### GIVEN PASSAGE
========

Location
- 10 E. First Avenue Glen Burnie, Anne Arundel County, MD 21061 United States 39°11′36″N 76°38′15″W﻿ / ﻿39.1932°N 76.6374°W

Information
- Motto: Greatness is Within Every Knight
- Founded: 1990
- School district: Anne Arundel County Public Schools
- Principal: Eric Jefferson
- Staff: 152
- Grades: 9-12
- Enrollment: 2,130 (2022-2023)
- Colors: Red, Black, Silver
- Mascot: Knight
- Rival: Glen Burnie High School South River High School
- Yearbook: Knight Life
- Website: School Homepage

= North County High School (Glen Burnie, Maryland) =

School in Glen Burnie, Maryland, US

North County High School (NCHS) is an Anne Arundel County Public Schools high school located in Glen Burnie, Maryland, United States. The school was established in 1990 as a result of the merger of Andover High School and Brooklyn Park High School. It later moved into the former Lindale Junior High School building, with Lindale moving to the former Andover site. The school mascot is the Knight and the school colors are silver, red and black, chosen by the school students and faculty of both Andover and Brooklyn Park High Schools. North County's rival is Glen Burnie High School. It is the primary high school for students living in Linthicum, Brooklyn Park, Ferndale, and portions of the Glen Burnie and Hanover areas.

========

### RECORDED DATA
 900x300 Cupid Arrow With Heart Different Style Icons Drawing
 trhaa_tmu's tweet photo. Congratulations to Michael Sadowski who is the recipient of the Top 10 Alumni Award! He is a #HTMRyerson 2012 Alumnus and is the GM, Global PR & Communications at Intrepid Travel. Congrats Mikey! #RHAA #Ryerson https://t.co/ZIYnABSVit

========

### WHAT YOU SHOULD DO
Pick up the article on North County High School after its final sentence and keep writing it. The data is not needed here.

### ANSWER SPACE
North County High School has a rigorous STEM Magnet Program, and the IT3 (International Trade, Transportation, and Tourism) Signature Program. The school has a multitude of college course offerings such as Advanced Placement. North County became one of the campuses for Anne Arundel Community College in 2012.

In 2016, North County High School German teacher, Katrina Griffin, was named the 2017 National Language Teacher of the Year by the American Council on the Teaching of Foreign Languages.

==Sport programs==

- Fall
  - Cheerleading
  - Cross Country
  - Field Hockey
  - Football
  - Golf
  - Soccer
  - Volleyball
- Winter
  - Basketball
  - Cheerleading
  - Indoor Track
  - Swimming
  - Wrestling
- Spring
  - Baseball
  - Lacrosse
  - Softball
  - Tennis
  - Track and Field

==Clubs/activities==
North County High School offers varies after-school activity for students including:

===Academic clubs===
- American Computer Science League
- Cyber Patriot
- Don't Hate Collaborate
- Environmental Club
- Envirothon
- F.B.L.A
- German Honor Society
- It's Academic
- Key Club
- Math Team
- Mock Trial
- Model United Nations
- National Honor Society
- National Art Honor Society
- Science Olympiad
- Spanish Honor Society
- Student Government
- Technology Student Association
- Thai Club

===Fine arts clubs===
- Botball
- Drama club
- Gaming club
- Film club
- Literary magazine
- Multi-Ethnic Club
- Newspaper (Knightline)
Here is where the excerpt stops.